Written exercise
Convert the material below into a JSON list of strings, with each line as its own string and blank lines omitted.

Stored records

☆ ☆ ☆

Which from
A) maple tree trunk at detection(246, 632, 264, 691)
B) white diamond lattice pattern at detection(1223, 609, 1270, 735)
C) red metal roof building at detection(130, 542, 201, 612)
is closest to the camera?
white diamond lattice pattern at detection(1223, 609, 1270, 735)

☆ ☆ ☆

Result below
[
  "Which from",
  "A) maple tree trunk at detection(246, 632, 264, 691)",
  "B) white diamond lattice pattern at detection(1223, 609, 1270, 735)",
  "C) red metal roof building at detection(130, 542, 201, 612)",
  "is closest to the camera?",
  "white diamond lattice pattern at detection(1223, 609, 1270, 735)"
]